Indeed, Scalia’s remarks provoked the Washington Post’s Editorial Board to proclaim that Scalia was in “contempt of Congress.” The editorial concluded with these words, “Congress, after careful review, came to an overwhelming conclusion that protection of the franchise in America is much improved but not guaranteed, especially in certain areas. We heard in . . . [the Supreme Court] argument no grounds for the court to claim superior wisdom on that question.”

 Conclusion

What is your opinion on how the Voting Rights Act issue should be resolved? Some argue for holding that provision unconstitutional.[4] Others agree with me that the provision should be upheld.[5]

I went to the University of Chicago Law School before Mr. Scalia was on the faculty, and I have never met him. By all reports, he is a brilliant man who is gracious and funny in social settings. But his comments in this and other Court arguments along with some of his opinions lead me to believe that life tenure for Supreme Court Justices and perhaps other federal judges causes at least some of them to believe that they are omniscient.

A possible solution to such arrogance, as I suggested in a comment to a prior post, is to amend  the U.S. Constitution to impose a term limit on U.S. Supreme Court Justices and perhaps other federal judges. All 50 states in the U.S. and all major nations have age or term limits for high-court judges. The International Criminal Court limits its judges to one term of nine years. Such limits are not seen as restrictions on the necessary independence of the judiciary.

The U.S. Constitution does not specifically grant life tenure to the justices or other federal judges. The Constitution merely says, “The Judges, both of the supreme and inferior Courts, shall hold their Offices during good Behaviour . . . .” Paul Carrington, a Duke University law professor, has suggested that the “good Behaviour” provision was not intended to provide life-time appointments and that term limits could be imposed by statute.

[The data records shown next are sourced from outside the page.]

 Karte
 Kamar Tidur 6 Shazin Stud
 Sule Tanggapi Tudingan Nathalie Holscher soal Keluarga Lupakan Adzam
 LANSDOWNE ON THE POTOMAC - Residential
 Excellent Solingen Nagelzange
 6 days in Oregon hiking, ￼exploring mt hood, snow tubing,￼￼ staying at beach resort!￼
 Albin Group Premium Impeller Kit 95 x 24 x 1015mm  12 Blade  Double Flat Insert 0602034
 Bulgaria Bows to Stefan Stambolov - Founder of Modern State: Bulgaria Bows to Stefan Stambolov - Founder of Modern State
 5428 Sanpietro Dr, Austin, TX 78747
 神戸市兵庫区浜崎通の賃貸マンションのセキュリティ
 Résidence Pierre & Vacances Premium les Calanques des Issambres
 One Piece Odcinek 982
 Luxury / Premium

[1]  This issue was phrased by the Supreme Court itself in granting review of the case. Previous posts have reviewed the Voting Rights Act of 1965; the Voting Rights Act of 2006; the prior Supreme Court case regarding the latter statute (Northwest Austin Municipal Utility District No. One v. Holder); and the decision of the U.S. Court of Appeals for the District of Columbia Circuit in the Shelby County case. The transcript of the recent Supreme Court arguments in Shelby County is available online as are the petitioner’s brief, the respondent’s brief for the U.S. Government and the reply brief for the petitioner in the case. Other briefs in the case for three intervenors, 19 amici curiae (friends of the court) supporting the petitioner and 28 amici curiae supporting the U.S. Government can also be found on the web. Excellent commentaries about the case are available on the respected scotusblog.

[2]  E.g., Liptak, Voting Rights Law Draws Skepticism from Justices, N.Y. Times (Feb. 27, 2013); Gerstein, 5 Takeaways from the Voting Rights Act arguments, Politico (Feb. 27, 2013).

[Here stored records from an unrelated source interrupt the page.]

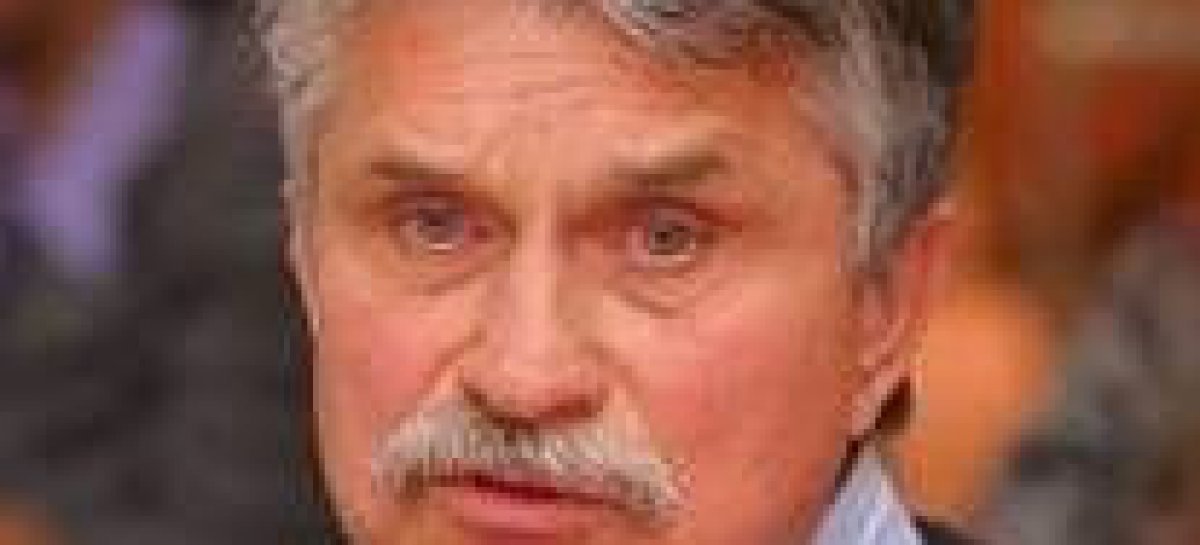 Ярослав Грибальський: «Приниження за кошти Європозики», львівська газета “Ратуша”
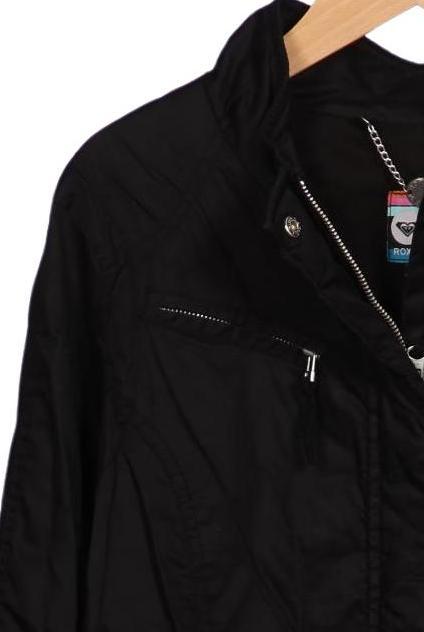 Roxy Women Jacket Black/M 4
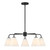 Blair Five Light Chandelier (1-4015-5-89)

[3] Roberts’ hostility to the Voting Rights Act apparently goes back to 1981 when as a young lawyer in the Department of Justice he was working on Reagan Administration efforts to weaken the Voting Rights Act.

[4]  E.g., Blum, The Supreme Court Can Update the Obsolete Voting Rights Act, W.S.J. (Feb. 24, 2013); Room for Debate: Is the Voting Rights Act Still Needed?, N.Y. Times (Feb. 27, 2013) (Shapiro; Pilder); Savage, Decision on Voting Law Could Limit Oversight, N.Y. Times (Feb. 28, 2013); Will, The Voting Rights Act stuck in the past, Wash. Post (Mar. 1, 2013).

[5] E.g., Room for Debate: Is the Voting Rights Act Still Needed?, N.Y. Times (Feb. 27, 2013) (Wydra; Charles & Fuentes-Rohwer; Garza; Smith), supra;  Savage, Decision on Voting Law Could Limit Oversight, N.Y. Times (Feb. 28, 2013), supra.